*Selected text*
On 05/28/2006 03:18 PM, Jeff Trawick wrote:
> On 5/27/06, Ruediger Pluem  wrote:
> 
>>
>>
>> On 05/27/2006 03:58 PM, Jeff Trawick wrote:
>>
>> >
>> > Are there still fundamental pieces missing from mod_proxy_ajp +
>> > mod_proxy_balancer which have to be resolved before mod_proxy_ajp is
>> > the natural solution for anybody on Apache >= 2.2?
>>
>> Currently mod_proxy_balancer lacks the domain feature of mod_jk, but I do
>> not know if this is regarded as fundamental piece.

Other things I noticed that are different:

1. mod_jk's recycle_timeout and cache_timeout are not exactly matched by 
mod_proxy's
   smax and ttl. But from my current personal point of view this does not 
matter.

2. mod_proxy_ajp does miss mod_jk's secret options. Again not critical from my 
point of view.

*Prompt 1*
Reproduce the mod_proxy_ajp discussion between "Other things I" and "point of view.", inclusive.
*Prompt 2*
List every distinct module name beginning with "mod_" that appears in the mod_proxy_ajp discussion.

*Supplied entries*

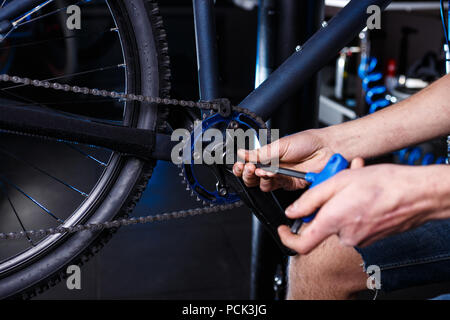 Eine Nahaufnahme der Hand eines männlichen Fahrradmechaniker in der Werkstatt verwendet einen Schraubendreher Werkzeug an das Fahrrad Handkurbel, Reparieren und Einstellen der vorderen Rad s Stockfoto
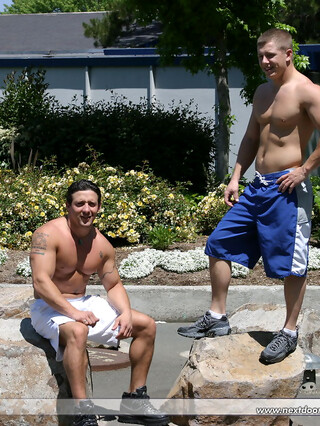 Muscular gay studs Tommy D & Hoyce flaunting their mighty chests outdoors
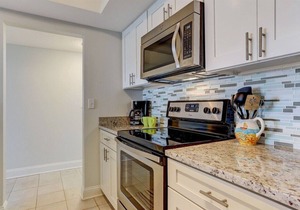 Oceanfront 2BR/2BA condo with pool, balcony, and beach access.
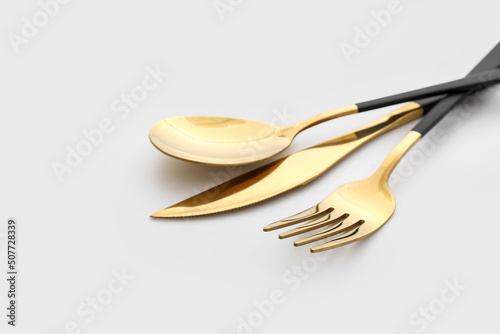 Set of stainless steel cutlery with black handle on white background, closeup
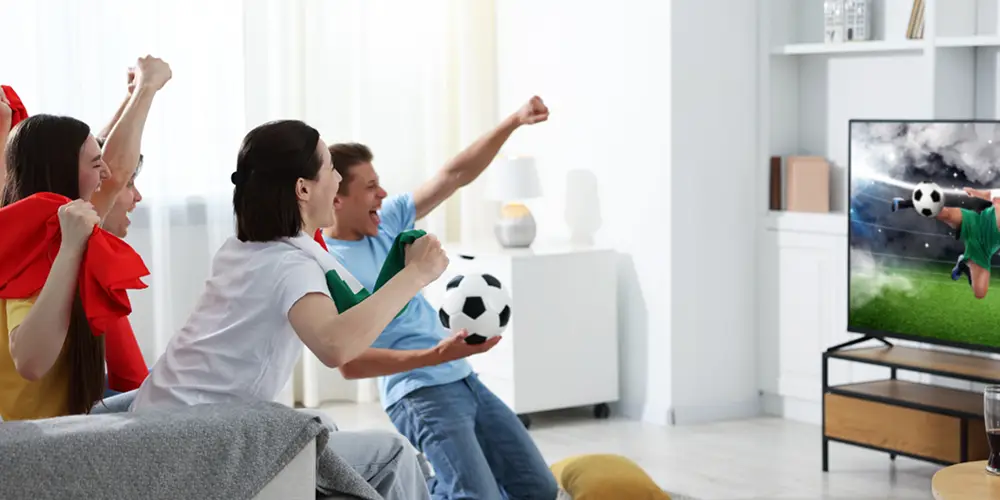 Group of friends cheering while watching a soccer match on TV in a living room.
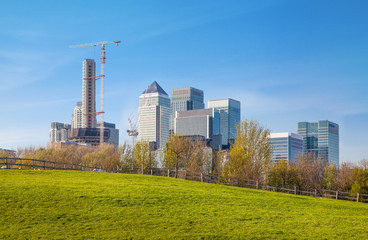 LONDON, UK - APRIL 14, 2015: London, Canary Wharf fire from the local farm fields. 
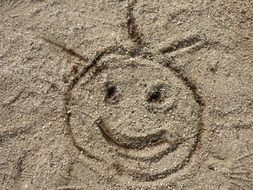 funny face in the sand in the sun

*Response area 1*
Other things I noticed that are different:

1. mod_jk's recycle_timeout and cache_timeout are not exactly matched by 
mod_proxy's
   smax and ttl. But from my current personal point of view this does not 
matter.

2. mod_proxy_ajp does miss mod_jk's secret options. Again not critical from my 
point of view.

*Response area 2*
mod_proxy_ajp
mod_proxy_balancer
mod_jk
mod_proxy